- _WHAT YOU ARE ASKED TO DO_: Please continue the article on Abril Zamora's life and career, starting right after its final sentence.

[SELECTED EXCERPT — start]

Abril Zamora Peláez (born 11 November 1981) is a Spanish actress, screenwriter, and director with a long career in film, television, and theater. She rose to prominence as Luna in the FOX Spain television series Vis a Vis, which gave visibility to the LGBT+ reality through fiction.

== Biography ==
Abril Zamora Peláez was born in Cerdanyola del Vallès, Barcelona on 11 November 1981. She made her gender transition visible through her personal social networks, and since then she has demanded both greater diversity in characters and more opportunities for the transgender community in the audiovisual media. However, for her, it is also important to speak openly about her past, of which she is also proud. In 2018, she participated in the documentary directed by Fernando González Molina The Best Day of My Life, which shows six LGBT people who gather in Madrid for the celebration of International LGBT Pride Day and who dare to live as they are with pride, joy, and commitment. She also stated that she always knew she was a girl but did not identify with the trans label because gender does not really define her.

== Career path ==
She started acting when she was a teenager, playing King Arthur in a school play, Merlín el encantador. Together with Sergio Caballero, she set up the theater company Oscura Teatre, with which she made the plays El congelador (2008), La indiferencia de los armadillos (2009), and Todas muertas (2010), all three with text by Zamora. In 2014, she premiered the play Yernos que aman, a tragicomic choral story that she performed for four seasons at La Pensión de Las Pulgas in Madrid, directed by herself and in which she played one of the characters. In acting, she has played small roles in the television series Los Serrano (2007), Los hombres de Paco (2008), Hospital central (2009), La que se avecina (2014) and Anclados (2015). In addition to starring in the film Marica tú directed by Ismael Núñez and broadcast on Flooxer.

[SELECTED EXCERPT — finish]
[RECORDS SHOWN — start]

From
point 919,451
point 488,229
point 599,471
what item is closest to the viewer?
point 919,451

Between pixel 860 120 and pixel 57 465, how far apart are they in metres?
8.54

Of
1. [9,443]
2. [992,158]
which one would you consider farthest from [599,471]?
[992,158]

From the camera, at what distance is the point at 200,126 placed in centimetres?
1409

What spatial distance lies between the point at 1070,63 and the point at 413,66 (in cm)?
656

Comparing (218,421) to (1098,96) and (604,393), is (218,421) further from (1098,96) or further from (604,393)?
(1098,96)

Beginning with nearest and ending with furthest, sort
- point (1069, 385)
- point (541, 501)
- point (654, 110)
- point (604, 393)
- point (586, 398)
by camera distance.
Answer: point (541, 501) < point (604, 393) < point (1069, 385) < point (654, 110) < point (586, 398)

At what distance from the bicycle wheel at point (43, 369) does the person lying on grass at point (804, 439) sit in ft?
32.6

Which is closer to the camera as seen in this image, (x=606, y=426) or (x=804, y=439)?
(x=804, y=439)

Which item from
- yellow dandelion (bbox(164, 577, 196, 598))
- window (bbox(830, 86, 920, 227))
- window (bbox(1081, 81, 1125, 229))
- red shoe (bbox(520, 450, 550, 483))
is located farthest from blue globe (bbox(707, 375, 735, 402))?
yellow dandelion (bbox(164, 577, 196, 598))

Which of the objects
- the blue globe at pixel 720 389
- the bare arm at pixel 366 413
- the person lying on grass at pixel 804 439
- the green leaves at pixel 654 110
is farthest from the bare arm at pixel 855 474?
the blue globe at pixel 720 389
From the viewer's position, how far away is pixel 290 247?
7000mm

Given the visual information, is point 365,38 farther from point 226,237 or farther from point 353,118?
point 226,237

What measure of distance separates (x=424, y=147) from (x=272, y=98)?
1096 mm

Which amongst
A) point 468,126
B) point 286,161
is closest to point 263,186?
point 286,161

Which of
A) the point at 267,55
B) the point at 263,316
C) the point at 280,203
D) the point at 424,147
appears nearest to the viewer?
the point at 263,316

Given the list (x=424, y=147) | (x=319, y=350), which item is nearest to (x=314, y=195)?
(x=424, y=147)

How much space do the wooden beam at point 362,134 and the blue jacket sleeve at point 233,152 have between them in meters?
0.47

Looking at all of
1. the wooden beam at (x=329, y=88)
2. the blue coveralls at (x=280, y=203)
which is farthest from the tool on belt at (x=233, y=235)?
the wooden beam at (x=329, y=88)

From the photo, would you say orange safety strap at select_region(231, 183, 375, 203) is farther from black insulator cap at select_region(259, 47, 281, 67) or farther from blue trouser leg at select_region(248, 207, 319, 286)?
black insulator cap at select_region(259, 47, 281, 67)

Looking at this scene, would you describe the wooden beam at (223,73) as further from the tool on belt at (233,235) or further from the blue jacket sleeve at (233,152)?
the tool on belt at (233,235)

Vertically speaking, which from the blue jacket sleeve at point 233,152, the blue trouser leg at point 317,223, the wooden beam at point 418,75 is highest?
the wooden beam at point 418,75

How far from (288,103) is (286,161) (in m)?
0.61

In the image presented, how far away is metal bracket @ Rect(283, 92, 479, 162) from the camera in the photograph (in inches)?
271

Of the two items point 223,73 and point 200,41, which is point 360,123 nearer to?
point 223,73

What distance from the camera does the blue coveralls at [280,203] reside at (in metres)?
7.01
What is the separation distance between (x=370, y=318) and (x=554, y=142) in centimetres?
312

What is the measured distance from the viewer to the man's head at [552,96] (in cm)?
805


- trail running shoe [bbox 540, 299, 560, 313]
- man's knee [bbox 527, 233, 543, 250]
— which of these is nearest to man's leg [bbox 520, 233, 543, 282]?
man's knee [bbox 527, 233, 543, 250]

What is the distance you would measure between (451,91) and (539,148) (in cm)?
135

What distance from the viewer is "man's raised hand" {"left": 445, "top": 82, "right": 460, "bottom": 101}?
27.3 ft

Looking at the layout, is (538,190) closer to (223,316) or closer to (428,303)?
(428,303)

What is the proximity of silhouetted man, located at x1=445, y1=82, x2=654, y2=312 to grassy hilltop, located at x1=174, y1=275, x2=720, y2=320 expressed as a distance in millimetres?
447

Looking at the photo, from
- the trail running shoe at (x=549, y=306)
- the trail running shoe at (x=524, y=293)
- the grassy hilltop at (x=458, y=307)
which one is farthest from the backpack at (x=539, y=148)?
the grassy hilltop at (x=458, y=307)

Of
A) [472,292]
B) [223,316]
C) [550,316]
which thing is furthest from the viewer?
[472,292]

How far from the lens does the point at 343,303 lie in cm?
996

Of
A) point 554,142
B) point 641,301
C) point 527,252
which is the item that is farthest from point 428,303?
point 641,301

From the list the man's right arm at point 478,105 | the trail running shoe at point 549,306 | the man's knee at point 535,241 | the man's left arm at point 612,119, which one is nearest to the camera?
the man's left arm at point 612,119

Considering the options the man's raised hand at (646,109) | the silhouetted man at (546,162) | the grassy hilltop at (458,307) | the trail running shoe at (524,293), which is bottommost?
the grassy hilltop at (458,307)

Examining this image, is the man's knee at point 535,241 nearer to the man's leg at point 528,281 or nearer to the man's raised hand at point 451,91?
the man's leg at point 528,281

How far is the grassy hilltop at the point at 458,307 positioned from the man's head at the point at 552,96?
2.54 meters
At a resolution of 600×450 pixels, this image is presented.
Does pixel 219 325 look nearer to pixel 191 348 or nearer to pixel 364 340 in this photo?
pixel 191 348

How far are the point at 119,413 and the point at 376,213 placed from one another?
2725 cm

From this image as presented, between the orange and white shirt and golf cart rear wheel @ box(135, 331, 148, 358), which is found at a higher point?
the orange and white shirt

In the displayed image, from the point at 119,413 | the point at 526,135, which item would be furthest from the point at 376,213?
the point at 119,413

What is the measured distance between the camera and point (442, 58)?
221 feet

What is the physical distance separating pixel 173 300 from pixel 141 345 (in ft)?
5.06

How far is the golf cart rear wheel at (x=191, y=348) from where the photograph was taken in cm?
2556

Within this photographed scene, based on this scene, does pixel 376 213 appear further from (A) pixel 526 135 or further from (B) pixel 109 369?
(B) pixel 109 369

[RECORDS SHOWN — finish]
[RECORDS SHOWN — start]

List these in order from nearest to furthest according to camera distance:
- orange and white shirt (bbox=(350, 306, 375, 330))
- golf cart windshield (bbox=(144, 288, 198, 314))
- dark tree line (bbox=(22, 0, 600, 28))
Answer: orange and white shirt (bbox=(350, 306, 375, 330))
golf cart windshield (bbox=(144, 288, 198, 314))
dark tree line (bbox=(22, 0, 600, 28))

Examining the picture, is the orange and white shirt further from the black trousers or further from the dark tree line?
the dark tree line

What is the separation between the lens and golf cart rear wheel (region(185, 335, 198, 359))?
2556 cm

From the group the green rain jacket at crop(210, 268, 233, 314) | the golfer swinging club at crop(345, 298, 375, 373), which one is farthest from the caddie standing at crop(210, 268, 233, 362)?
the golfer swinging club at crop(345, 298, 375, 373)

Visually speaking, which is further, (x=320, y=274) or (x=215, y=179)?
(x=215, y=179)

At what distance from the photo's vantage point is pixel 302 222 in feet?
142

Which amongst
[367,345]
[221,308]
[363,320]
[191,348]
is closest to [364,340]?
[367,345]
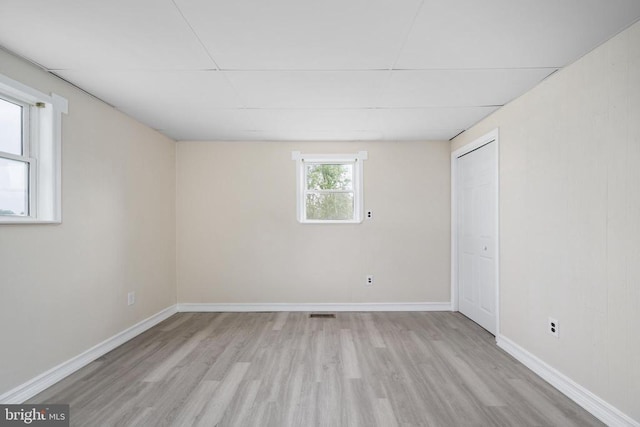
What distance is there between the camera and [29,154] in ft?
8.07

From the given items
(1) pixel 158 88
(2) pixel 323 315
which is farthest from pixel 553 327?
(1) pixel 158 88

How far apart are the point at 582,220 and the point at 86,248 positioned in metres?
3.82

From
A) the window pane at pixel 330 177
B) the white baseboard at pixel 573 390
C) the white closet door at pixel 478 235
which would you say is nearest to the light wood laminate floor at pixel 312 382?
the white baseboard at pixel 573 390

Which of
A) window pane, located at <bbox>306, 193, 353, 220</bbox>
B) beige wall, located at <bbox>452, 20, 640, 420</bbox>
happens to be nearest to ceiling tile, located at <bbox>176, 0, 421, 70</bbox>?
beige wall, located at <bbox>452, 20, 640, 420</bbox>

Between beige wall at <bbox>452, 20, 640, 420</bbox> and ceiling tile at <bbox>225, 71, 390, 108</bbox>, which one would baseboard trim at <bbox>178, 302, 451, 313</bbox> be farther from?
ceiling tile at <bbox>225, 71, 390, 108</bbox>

[RECORDS SHOWN — finish]
[RECORDS SHOWN — start]

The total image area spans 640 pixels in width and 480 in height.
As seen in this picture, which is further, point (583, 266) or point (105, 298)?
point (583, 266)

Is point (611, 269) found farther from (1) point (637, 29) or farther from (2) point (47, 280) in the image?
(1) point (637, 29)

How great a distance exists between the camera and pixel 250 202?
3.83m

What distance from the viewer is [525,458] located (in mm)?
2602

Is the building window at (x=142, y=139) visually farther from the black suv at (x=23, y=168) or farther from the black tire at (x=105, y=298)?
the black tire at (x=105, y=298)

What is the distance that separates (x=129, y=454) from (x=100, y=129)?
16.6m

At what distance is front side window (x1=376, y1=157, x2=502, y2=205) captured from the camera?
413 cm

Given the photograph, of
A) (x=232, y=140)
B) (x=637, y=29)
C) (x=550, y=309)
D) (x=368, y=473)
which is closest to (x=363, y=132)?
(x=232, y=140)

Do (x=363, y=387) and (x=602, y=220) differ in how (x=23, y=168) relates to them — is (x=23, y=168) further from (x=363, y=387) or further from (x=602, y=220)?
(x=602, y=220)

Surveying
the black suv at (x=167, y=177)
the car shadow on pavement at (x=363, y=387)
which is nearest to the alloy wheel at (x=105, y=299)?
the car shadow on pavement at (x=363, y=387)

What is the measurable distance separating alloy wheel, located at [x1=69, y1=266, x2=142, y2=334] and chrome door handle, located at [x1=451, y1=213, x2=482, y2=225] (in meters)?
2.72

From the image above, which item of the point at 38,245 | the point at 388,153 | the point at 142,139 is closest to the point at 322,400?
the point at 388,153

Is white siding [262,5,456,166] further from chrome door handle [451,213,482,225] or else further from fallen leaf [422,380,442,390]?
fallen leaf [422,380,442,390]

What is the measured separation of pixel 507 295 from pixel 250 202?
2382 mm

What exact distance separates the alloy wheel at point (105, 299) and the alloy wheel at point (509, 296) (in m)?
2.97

[RECORDS SHOWN — finish]

- _TASK OUTPUT_:
In April 2017, she began her transition, and it was then when she was offered a small role in the series Vis a vis, playing a girl with drug problems in a sequence; but on the test, she liked the team, and that nameless character grew and became Luna during the third and fourth seasons of the series. With this role, she gained more popularity and got a nomination for Best Newcomer Actress at the Actors and Actresses Union Awards.

In 2019, she created a series for Telecinco called Señoras del (h)AMPA, for which she was also director and screenwriter during its two seasons and which revolves around a group of mothers of an AMPA who kill a person by mistake. The same year, she joined the screenwriting team of the Netflix series Élite. She also participated in the film ¿A quién te llevarías a una isla desierta? by Jota Linares and, a year later, in the Italian film The Life Ahead, where she shared the screen with Sophia Loren. She also had a supporting role in the Netflix original series El desorden que dejas, where she played Tere, the best friend of Inma Cuesta's character. Her next project was as creator, director, and actress in the HBO Max series Todo lo otro, which premiered in October 2021 and tells the story of a group of friends in their thirties and the various issues that affect them.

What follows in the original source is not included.